[[ Listed entries open ]]

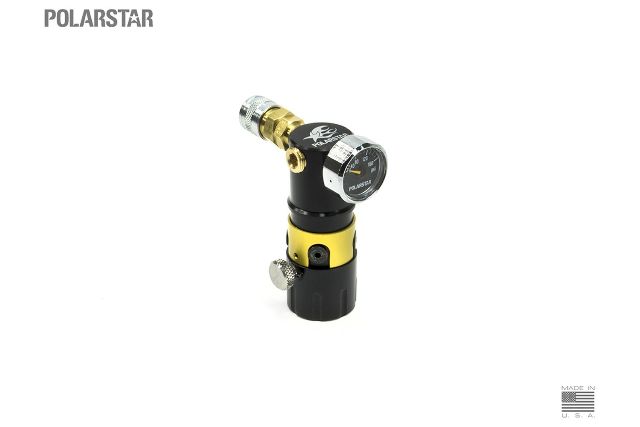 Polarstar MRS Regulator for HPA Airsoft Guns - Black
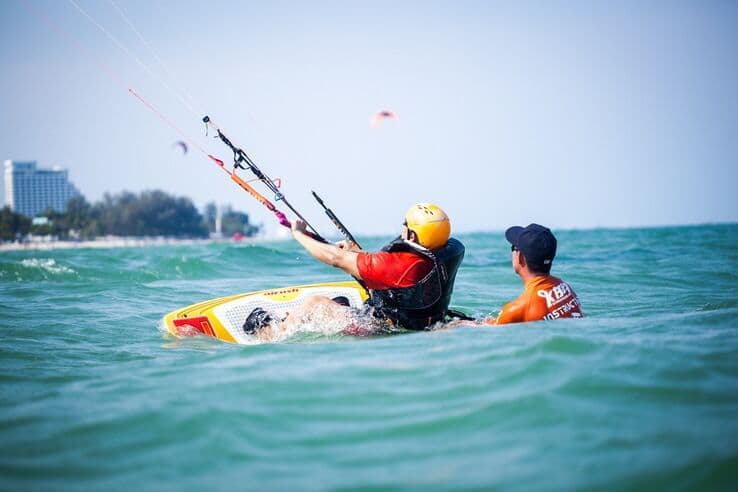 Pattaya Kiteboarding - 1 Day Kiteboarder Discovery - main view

[[ Listed entries closed ]]
[[ Listed entries open ]]

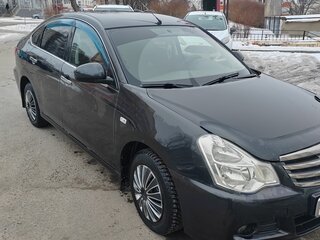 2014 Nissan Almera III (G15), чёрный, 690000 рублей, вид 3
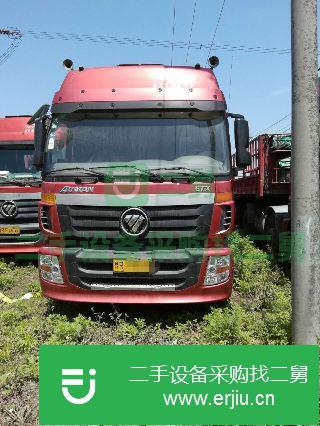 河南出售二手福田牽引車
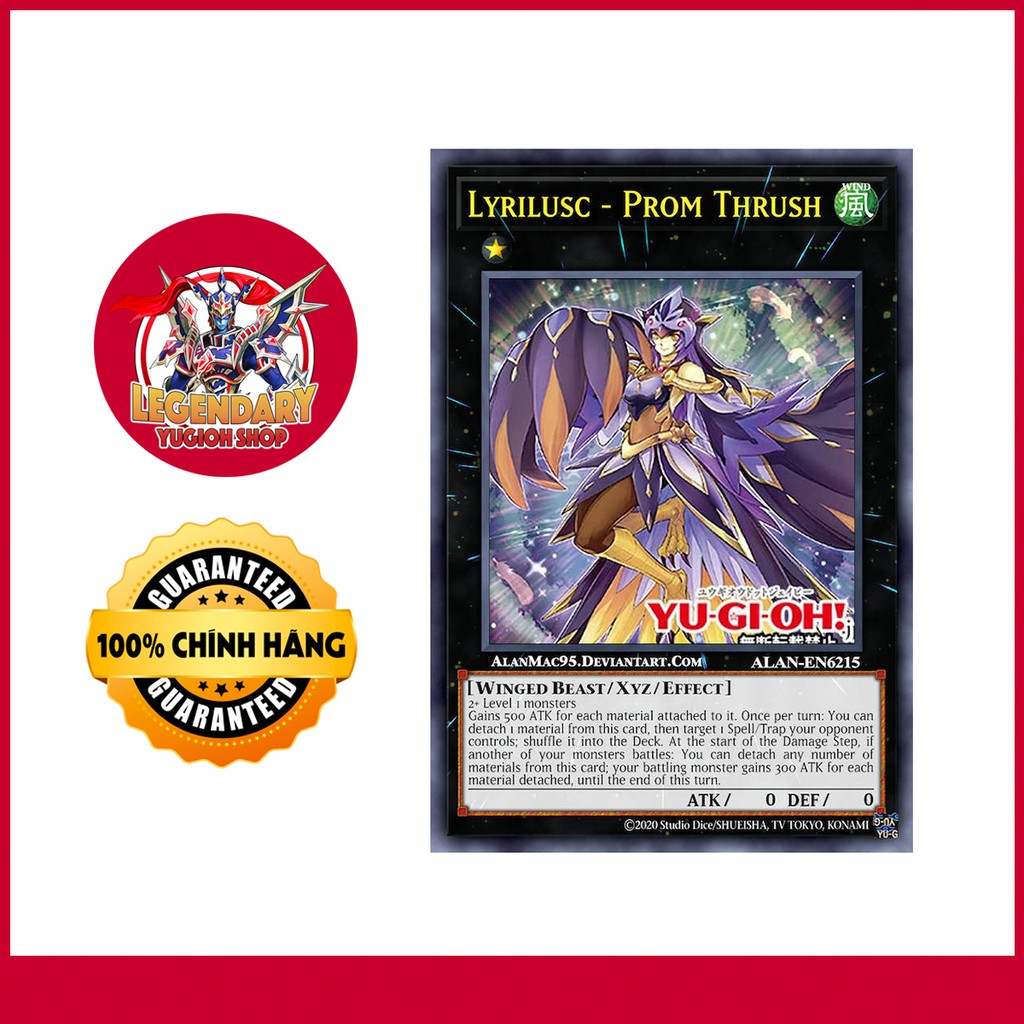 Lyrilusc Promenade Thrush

[[ Listed entries closed ]]
[[ Listed entries open ]]

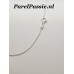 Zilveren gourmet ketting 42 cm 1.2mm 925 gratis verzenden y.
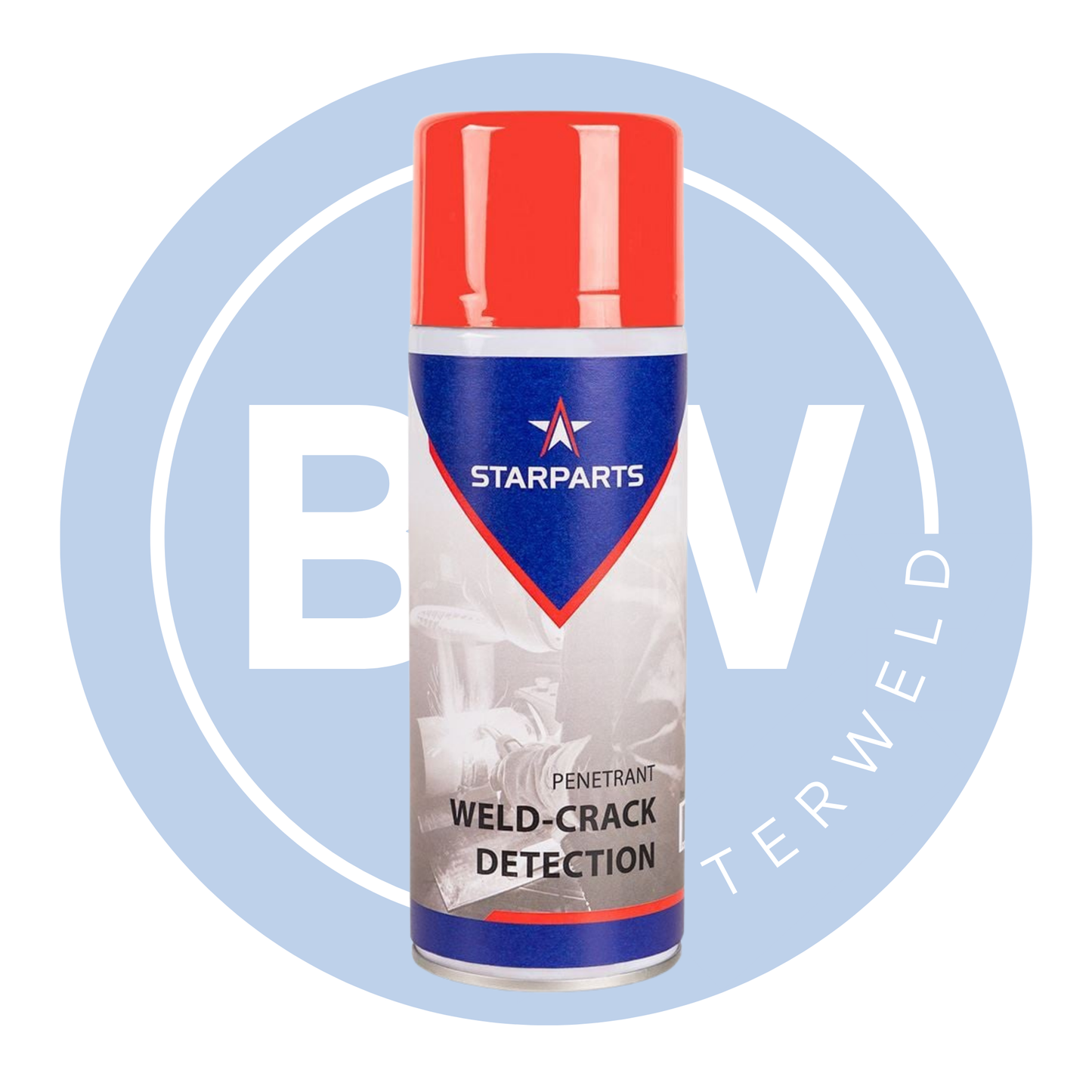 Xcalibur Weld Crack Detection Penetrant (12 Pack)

[[ Listed entries closed ]]

Written task :: Copy the lines from the one containing "2014 Nissan Almera" through the one containing "Lyrilusc Promenade Thrush" word for word, leaving out the pictures.

Answer space ::
 2014 Nissan Almera III (G15), чёрный, 690000 рублей, вид 3
 河南出售二手福田牽引車
 Lyrilusc Promenade Thrush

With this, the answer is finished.